*** Data to examine ***

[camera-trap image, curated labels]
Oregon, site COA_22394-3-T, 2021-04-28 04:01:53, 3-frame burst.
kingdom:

*** End of Data to examine ***
*** Data to examine ***

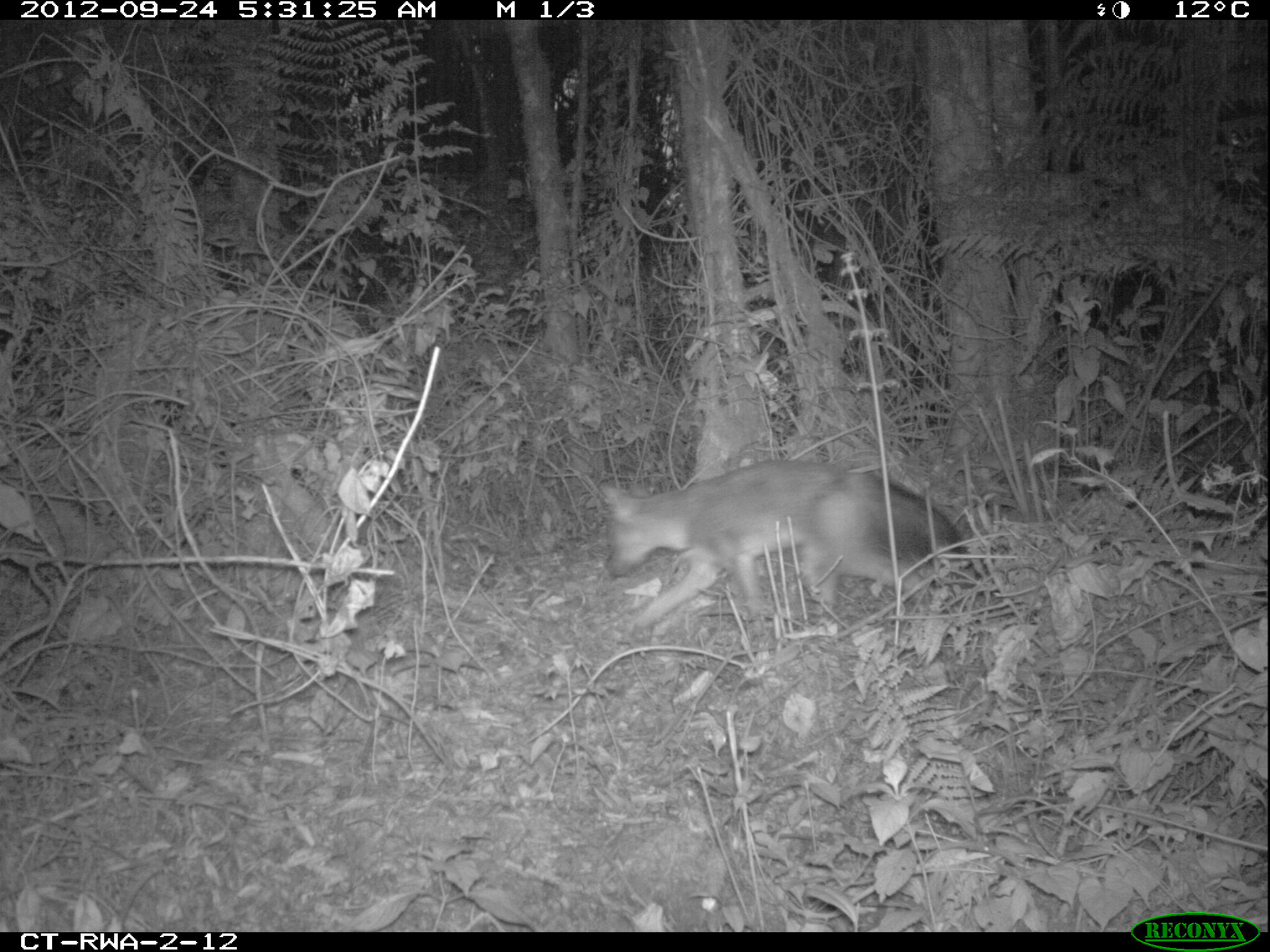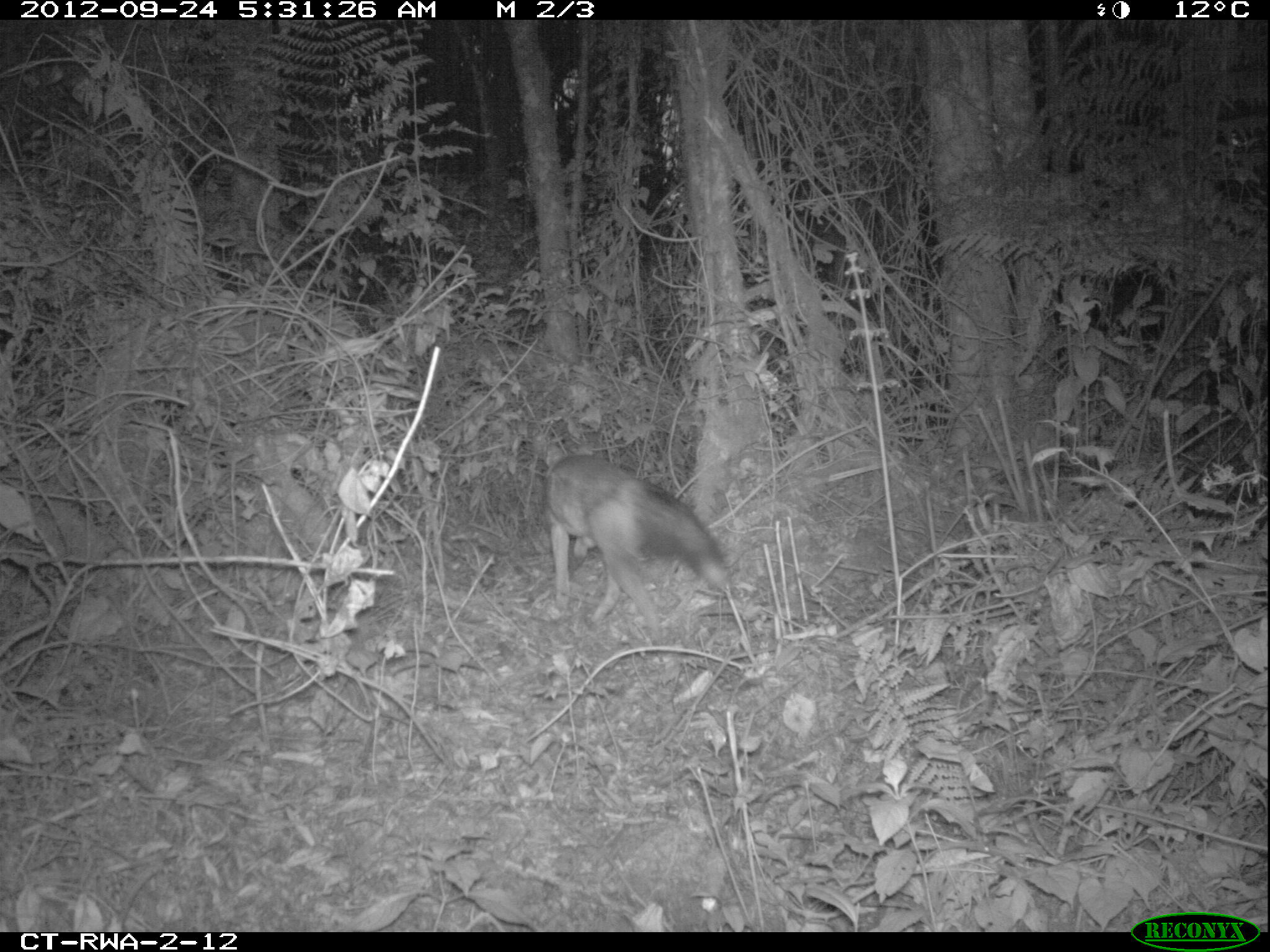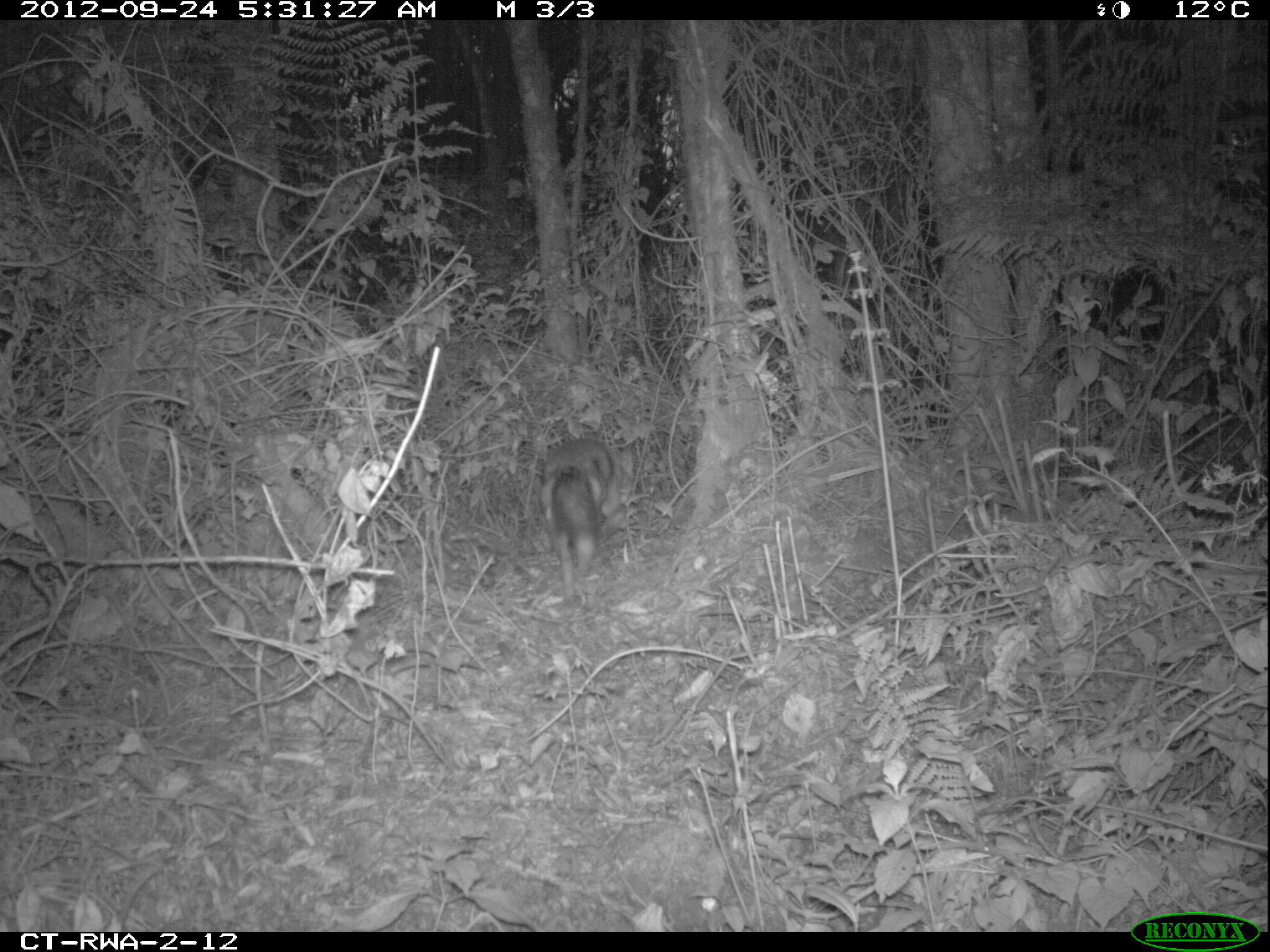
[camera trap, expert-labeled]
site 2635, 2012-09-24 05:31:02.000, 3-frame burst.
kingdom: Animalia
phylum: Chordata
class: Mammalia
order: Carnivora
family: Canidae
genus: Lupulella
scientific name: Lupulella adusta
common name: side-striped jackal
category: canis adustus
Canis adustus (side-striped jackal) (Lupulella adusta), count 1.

*** End of Data to examine ***
*** Data to examine ***

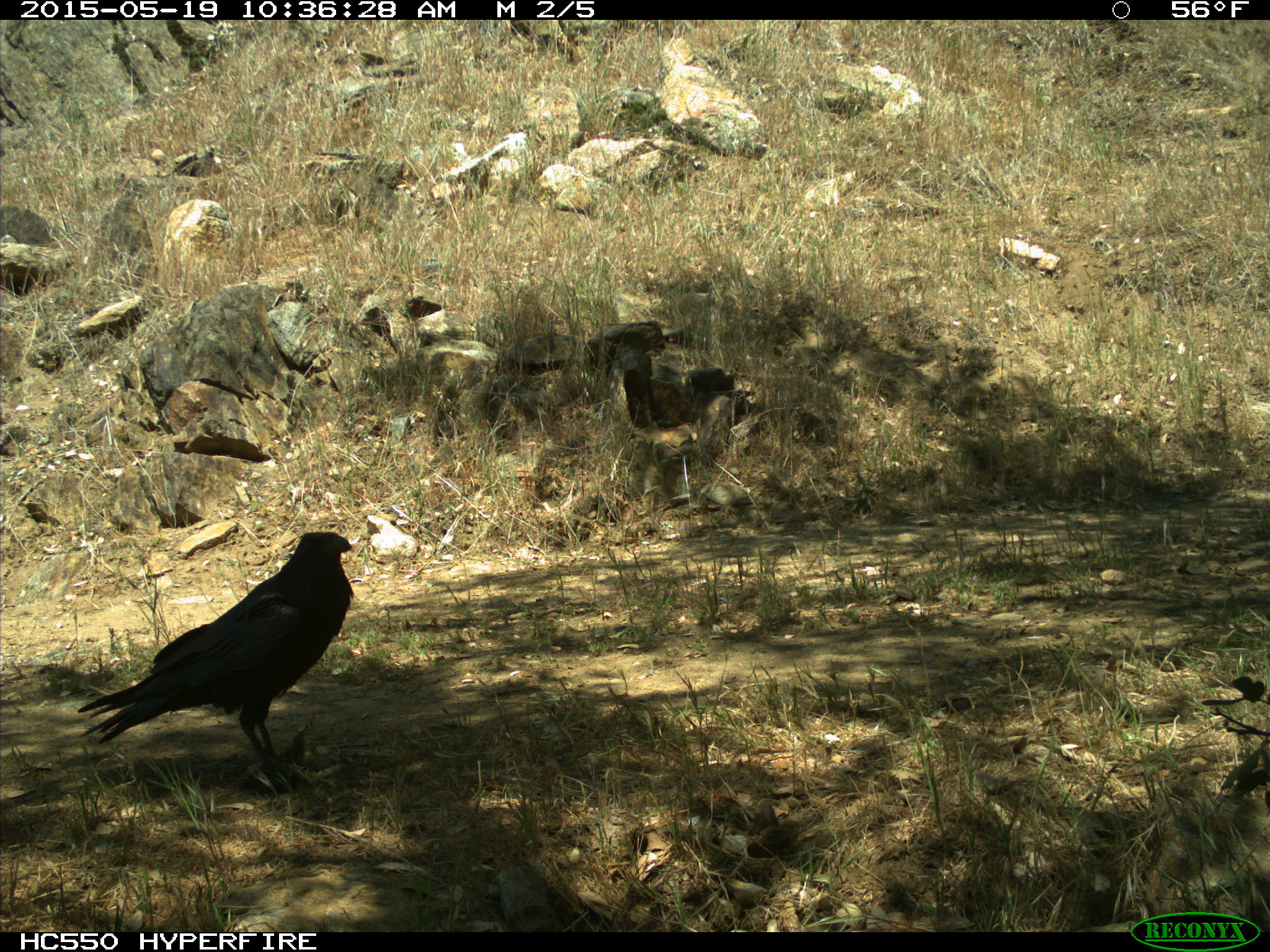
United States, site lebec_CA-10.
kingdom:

*** End of Data to examine ***

> [Assignment]
Every line above that includes the word "camera" must appear in the answer.

> [Output]
[camera-trap image, curated labels]
[camera trap, expert-labeled]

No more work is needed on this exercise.